▶ [Goal of the exercise]: Transcribe everything from "(b) The Manager" down to "with the Manager." in the management agreement below.

▶ [Document extract]:
⟨

EXHIBIT 2(g)(i)
UM INVESTMENT TRUST
MANAGEMENT AGREEMENT
(UM MULTI-STRATEGY FUND)
AGREEMENT made this 11th day of December, 2001 by and between UM
INVESTMENT TRUST, a Massachusetts business trust (the "Fund"), with respect to
its UM MULTI-STRATEGY FUND series (the "Series"), and UNDISCOVERED MANAGERS,
LLC, a Delaware limited liability company (the "Manager").
WITNESSETH:
WHEREAS, the Fund and the Manager wish to enter into an agreement
setting forth the terms upon which the Manager (or certain other parties acting
pursuant to delegation from the Manager) will perform certain services for the
Series;
NOW, THEREFORE, in consideration of the premises and covenants
hereinafter contained, the parties agree as follows:
1. (a) The Fund hereby employs the Manager to furnish the Fund
with Portfolio Management Services (as defined in Section 2 hereof),
subject to the authority of the Manager to delegate certain of its
responsibilities hereunder to other parties as provided in Section 1(b)
hereof. The Manager hereby accepts such employment and agrees, at its
own expense, to furnish such services (either directly or pursuant to
delegation to other parties as and to the extent permitted by Section
1(b) hereof) and to assume the obligations herein set forth, for the
compensation herein provided. The Manager shall, unless otherwise
expressly provided or authorized, have no authority to act for or
represent the Fund in any way or otherwise be deemed an agent of the
Fund.
(b) The Manager may delegate any or all of its
responsibilities hereunder with respect to the provision of Portfolio
Management Services (and assumption of related expenses) to one or more
other parties (each such party, a "Sub-Adviser"), pursuant in each case
to a written agreement with such Sub-Adviser that meets the
requirements of Section 15 of the Investment Company Act of 1940 and
the rules thereunder (the "1940 Act") applicable to contracts for
service as investment adviser of a registered investment company
(including without limitation the requirements for approval by the
trustees of the Fund and the shareholders of the Series), subject,
however, to such exemptions as may be granted by the Securities and
Exchange Commission. Any Sub-Adviser may (but need not) be affiliated
with the Manager.

⟩

▶ [Record set]:
⟨

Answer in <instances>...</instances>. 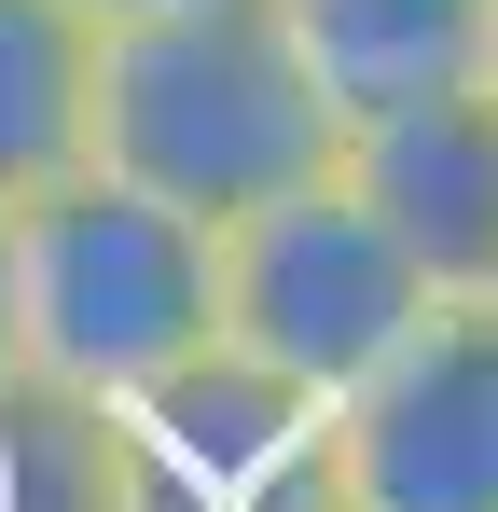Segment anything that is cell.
Segmentation results:
<instances>
[{
  "label": "cell",
  "mask_w": 498,
  "mask_h": 512,
  "mask_svg": "<svg viewBox=\"0 0 498 512\" xmlns=\"http://www.w3.org/2000/svg\"><path fill=\"white\" fill-rule=\"evenodd\" d=\"M346 153V111L319 97V70L291 56L277 0H180V14H125L97 28V167L236 222L263 194L319 180Z\"/></svg>",
  "instance_id": "6da1fadb"
},
{
  "label": "cell",
  "mask_w": 498,
  "mask_h": 512,
  "mask_svg": "<svg viewBox=\"0 0 498 512\" xmlns=\"http://www.w3.org/2000/svg\"><path fill=\"white\" fill-rule=\"evenodd\" d=\"M319 499L332 512H498V305L429 291L360 388L319 402Z\"/></svg>",
  "instance_id": "277c9868"
},
{
  "label": "cell",
  "mask_w": 498,
  "mask_h": 512,
  "mask_svg": "<svg viewBox=\"0 0 498 512\" xmlns=\"http://www.w3.org/2000/svg\"><path fill=\"white\" fill-rule=\"evenodd\" d=\"M305 512H332V499H305Z\"/></svg>",
  "instance_id": "7c38bea8"
},
{
  "label": "cell",
  "mask_w": 498,
  "mask_h": 512,
  "mask_svg": "<svg viewBox=\"0 0 498 512\" xmlns=\"http://www.w3.org/2000/svg\"><path fill=\"white\" fill-rule=\"evenodd\" d=\"M208 222L83 153L70 180L0 208V360L70 388V402H139L153 374L208 360Z\"/></svg>",
  "instance_id": "7a4b0ae2"
},
{
  "label": "cell",
  "mask_w": 498,
  "mask_h": 512,
  "mask_svg": "<svg viewBox=\"0 0 498 512\" xmlns=\"http://www.w3.org/2000/svg\"><path fill=\"white\" fill-rule=\"evenodd\" d=\"M277 28H291V56L319 70V97L346 125L485 70V0H277Z\"/></svg>",
  "instance_id": "8992f818"
},
{
  "label": "cell",
  "mask_w": 498,
  "mask_h": 512,
  "mask_svg": "<svg viewBox=\"0 0 498 512\" xmlns=\"http://www.w3.org/2000/svg\"><path fill=\"white\" fill-rule=\"evenodd\" d=\"M332 180L402 236V263L429 291H485L498 277V97L485 84H443L402 97V111H360Z\"/></svg>",
  "instance_id": "5b68a950"
},
{
  "label": "cell",
  "mask_w": 498,
  "mask_h": 512,
  "mask_svg": "<svg viewBox=\"0 0 498 512\" xmlns=\"http://www.w3.org/2000/svg\"><path fill=\"white\" fill-rule=\"evenodd\" d=\"M471 84H485V97H498V0H485V70H471Z\"/></svg>",
  "instance_id": "30bf717a"
},
{
  "label": "cell",
  "mask_w": 498,
  "mask_h": 512,
  "mask_svg": "<svg viewBox=\"0 0 498 512\" xmlns=\"http://www.w3.org/2000/svg\"><path fill=\"white\" fill-rule=\"evenodd\" d=\"M97 153V14L83 0H0V208Z\"/></svg>",
  "instance_id": "52a82bcc"
},
{
  "label": "cell",
  "mask_w": 498,
  "mask_h": 512,
  "mask_svg": "<svg viewBox=\"0 0 498 512\" xmlns=\"http://www.w3.org/2000/svg\"><path fill=\"white\" fill-rule=\"evenodd\" d=\"M0 512H14V499H0Z\"/></svg>",
  "instance_id": "4fadbf2b"
},
{
  "label": "cell",
  "mask_w": 498,
  "mask_h": 512,
  "mask_svg": "<svg viewBox=\"0 0 498 512\" xmlns=\"http://www.w3.org/2000/svg\"><path fill=\"white\" fill-rule=\"evenodd\" d=\"M485 305H498V277H485Z\"/></svg>",
  "instance_id": "8fae6325"
},
{
  "label": "cell",
  "mask_w": 498,
  "mask_h": 512,
  "mask_svg": "<svg viewBox=\"0 0 498 512\" xmlns=\"http://www.w3.org/2000/svg\"><path fill=\"white\" fill-rule=\"evenodd\" d=\"M208 305H222V346H236L249 374L332 402V388H360L429 319V277L319 167V180H291V194H263V208H236V222H208Z\"/></svg>",
  "instance_id": "3957f363"
},
{
  "label": "cell",
  "mask_w": 498,
  "mask_h": 512,
  "mask_svg": "<svg viewBox=\"0 0 498 512\" xmlns=\"http://www.w3.org/2000/svg\"><path fill=\"white\" fill-rule=\"evenodd\" d=\"M0 499H14V512H153V499H139L125 416L42 388V374H14V360H0Z\"/></svg>",
  "instance_id": "ba28073f"
},
{
  "label": "cell",
  "mask_w": 498,
  "mask_h": 512,
  "mask_svg": "<svg viewBox=\"0 0 498 512\" xmlns=\"http://www.w3.org/2000/svg\"><path fill=\"white\" fill-rule=\"evenodd\" d=\"M83 14H97V28H125V14H180V0H83Z\"/></svg>",
  "instance_id": "9c48e42d"
}]
</instances>
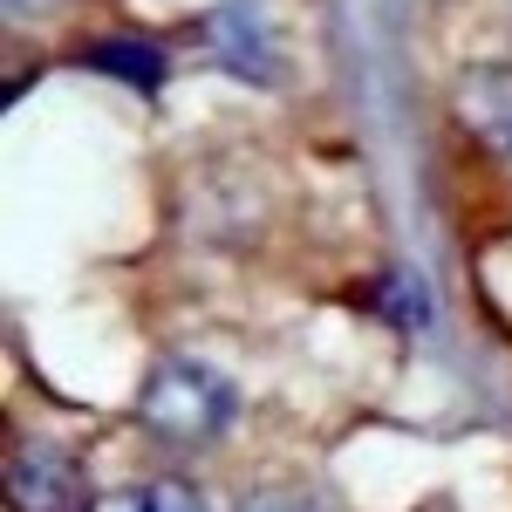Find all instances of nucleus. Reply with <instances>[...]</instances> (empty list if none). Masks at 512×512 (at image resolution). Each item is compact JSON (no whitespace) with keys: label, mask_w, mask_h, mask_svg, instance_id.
<instances>
[{"label":"nucleus","mask_w":512,"mask_h":512,"mask_svg":"<svg viewBox=\"0 0 512 512\" xmlns=\"http://www.w3.org/2000/svg\"><path fill=\"white\" fill-rule=\"evenodd\" d=\"M233 417H239L233 376L198 362V355L158 362L144 376V390H137V424L151 437H164V444H212V437L233 431Z\"/></svg>","instance_id":"1"},{"label":"nucleus","mask_w":512,"mask_h":512,"mask_svg":"<svg viewBox=\"0 0 512 512\" xmlns=\"http://www.w3.org/2000/svg\"><path fill=\"white\" fill-rule=\"evenodd\" d=\"M383 315L396 321V328H431V294H424V280H410V274H390V287H383Z\"/></svg>","instance_id":"5"},{"label":"nucleus","mask_w":512,"mask_h":512,"mask_svg":"<svg viewBox=\"0 0 512 512\" xmlns=\"http://www.w3.org/2000/svg\"><path fill=\"white\" fill-rule=\"evenodd\" d=\"M458 117L492 144V158L512 164V69H499V62L465 69L458 76Z\"/></svg>","instance_id":"2"},{"label":"nucleus","mask_w":512,"mask_h":512,"mask_svg":"<svg viewBox=\"0 0 512 512\" xmlns=\"http://www.w3.org/2000/svg\"><path fill=\"white\" fill-rule=\"evenodd\" d=\"M82 62H89V69H103V76H123L130 89H158V82L171 76V62H164V48H158V41H144V35L96 41V48H89Z\"/></svg>","instance_id":"4"},{"label":"nucleus","mask_w":512,"mask_h":512,"mask_svg":"<svg viewBox=\"0 0 512 512\" xmlns=\"http://www.w3.org/2000/svg\"><path fill=\"white\" fill-rule=\"evenodd\" d=\"M239 512H315V506H294V499H253V506H239Z\"/></svg>","instance_id":"6"},{"label":"nucleus","mask_w":512,"mask_h":512,"mask_svg":"<svg viewBox=\"0 0 512 512\" xmlns=\"http://www.w3.org/2000/svg\"><path fill=\"white\" fill-rule=\"evenodd\" d=\"M7 7H21V0H7Z\"/></svg>","instance_id":"7"},{"label":"nucleus","mask_w":512,"mask_h":512,"mask_svg":"<svg viewBox=\"0 0 512 512\" xmlns=\"http://www.w3.org/2000/svg\"><path fill=\"white\" fill-rule=\"evenodd\" d=\"M76 499V472L62 451H14V506L21 512H69Z\"/></svg>","instance_id":"3"}]
</instances>
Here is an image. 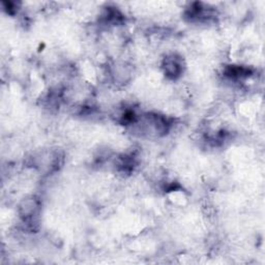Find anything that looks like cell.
<instances>
[{
	"mask_svg": "<svg viewBox=\"0 0 265 265\" xmlns=\"http://www.w3.org/2000/svg\"><path fill=\"white\" fill-rule=\"evenodd\" d=\"M164 69L165 74L171 78L179 77L183 72V65L180 61V58L175 55H170L164 60Z\"/></svg>",
	"mask_w": 265,
	"mask_h": 265,
	"instance_id": "1",
	"label": "cell"
}]
</instances>
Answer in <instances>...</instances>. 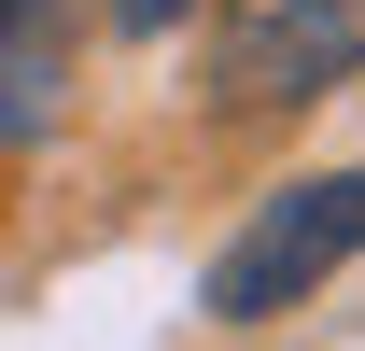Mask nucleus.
Masks as SVG:
<instances>
[{"label": "nucleus", "mask_w": 365, "mask_h": 351, "mask_svg": "<svg viewBox=\"0 0 365 351\" xmlns=\"http://www.w3.org/2000/svg\"><path fill=\"white\" fill-rule=\"evenodd\" d=\"M351 253H365V169H323V183H295V197H267V211L211 253V323H281V309H309Z\"/></svg>", "instance_id": "obj_1"}, {"label": "nucleus", "mask_w": 365, "mask_h": 351, "mask_svg": "<svg viewBox=\"0 0 365 351\" xmlns=\"http://www.w3.org/2000/svg\"><path fill=\"white\" fill-rule=\"evenodd\" d=\"M351 71H365V0H225V29H211L225 113H309Z\"/></svg>", "instance_id": "obj_2"}, {"label": "nucleus", "mask_w": 365, "mask_h": 351, "mask_svg": "<svg viewBox=\"0 0 365 351\" xmlns=\"http://www.w3.org/2000/svg\"><path fill=\"white\" fill-rule=\"evenodd\" d=\"M71 98V0H0V155H29Z\"/></svg>", "instance_id": "obj_3"}, {"label": "nucleus", "mask_w": 365, "mask_h": 351, "mask_svg": "<svg viewBox=\"0 0 365 351\" xmlns=\"http://www.w3.org/2000/svg\"><path fill=\"white\" fill-rule=\"evenodd\" d=\"M169 14H182V0H113V29H127V43H155Z\"/></svg>", "instance_id": "obj_4"}]
</instances>
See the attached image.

⟩

▶ [Output for this exercise]:
(b) The Manager may delegate any or all of its
responsibilities hereunder with respect to the provision of Portfolio
Management Services (and assumption of related expenses) to one or more
other parties (each such party, a "Sub-Adviser"), pursuant in each case
to a written agreement with such Sub-Adviser that meets the
requirements of Section 15 of the Investment Company Act of 1940 and
the rules thereunder (the "1940 Act") applicable to contracts for
service as investment adviser of a registered investment company
(including without limitation the requirements for approval by the
trustees of the Fund and the shareholders of the Series), subject,
however, to such exemptions as may be granted by the Securities and
Exchange Commission. Any Sub-Adviser may (but need not) be affiliated
with the Manager.